Continue the news report on the U.N. nuclear agency chief's assessment of Iran's nuclear program, picking up after its final sentence.

▸ **PASSAGE**:

*** Block opens ***

VIENNA (Reuters) - The head of the U.N. nuclear agency said on Wednesday he saw "no radical change" in Iran's nuclear program in the past three months, broadly covering the period since relative moderate Hassan Rouhani became president.
Yukiya Amano, director general of the International Atomic Energy Agency, told Reuters in an interview that the Islamic state was continuing its most sensitive nuclear activity, enrichment of uranium to a fissile concentration of 20 percent.
Amano also said Iran still had "quite a lot to do" in order to complete the Arak research reactor, a plant which is of deep concern to the West as it can produce plutonium, another potential atomic bomb fuel, once it is operating.
The IAEA is expected to issue its next quarterly report on Iran's atomic activities - a document that is keenly scrutinized by Western governments - on Thursday or Friday this week.

*** Block closes ***

▸ **EXTRACTED ENTRIES**:
*** Block opens ***

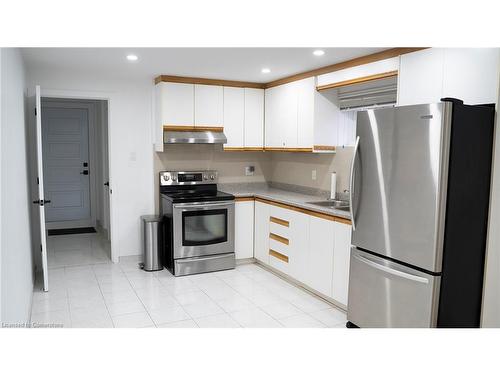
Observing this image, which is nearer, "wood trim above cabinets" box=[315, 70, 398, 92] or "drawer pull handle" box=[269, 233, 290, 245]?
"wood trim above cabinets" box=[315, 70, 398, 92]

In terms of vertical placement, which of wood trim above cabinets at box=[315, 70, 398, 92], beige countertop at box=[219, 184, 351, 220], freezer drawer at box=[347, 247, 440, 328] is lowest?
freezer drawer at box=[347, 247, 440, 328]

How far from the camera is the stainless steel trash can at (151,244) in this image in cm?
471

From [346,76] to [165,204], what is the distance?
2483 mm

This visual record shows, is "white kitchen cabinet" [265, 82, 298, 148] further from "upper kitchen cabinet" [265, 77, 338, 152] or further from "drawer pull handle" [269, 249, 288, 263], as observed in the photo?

*** Block closes ***
*** Block opens ***

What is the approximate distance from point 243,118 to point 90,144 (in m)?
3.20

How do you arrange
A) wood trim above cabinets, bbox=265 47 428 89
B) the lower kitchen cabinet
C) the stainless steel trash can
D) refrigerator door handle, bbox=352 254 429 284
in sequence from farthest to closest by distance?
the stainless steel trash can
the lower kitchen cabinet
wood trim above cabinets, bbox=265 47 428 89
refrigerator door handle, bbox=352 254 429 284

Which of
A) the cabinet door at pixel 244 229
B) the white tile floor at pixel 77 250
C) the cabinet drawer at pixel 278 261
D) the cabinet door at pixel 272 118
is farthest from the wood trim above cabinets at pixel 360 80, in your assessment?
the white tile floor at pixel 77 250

*** Block closes ***
*** Block opens ***

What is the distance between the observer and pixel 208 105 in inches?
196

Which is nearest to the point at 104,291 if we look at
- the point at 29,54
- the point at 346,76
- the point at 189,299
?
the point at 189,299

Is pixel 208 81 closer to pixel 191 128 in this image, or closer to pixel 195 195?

*** Block closes ***

▸ **ANSWER TO THIS EXERCISE**:
"I can say that enrichment activities are ongoing ... no radical change is reported to me," Amano, a veteran Japanese diplomat, said in the interview in his office on the 28th floor of the IAEA's headquarters in Vienna.
Iran says its nuclear program is entirely peaceful and rejects Western accusations that it is seeking the capability to make nuclear weapons.
Rouhani, a pragmatist, took office in August promising to try to resolve the decade-old nuclear dispute and secure an easing of sanctions that have severely hurt Iran's oil-dependent economy.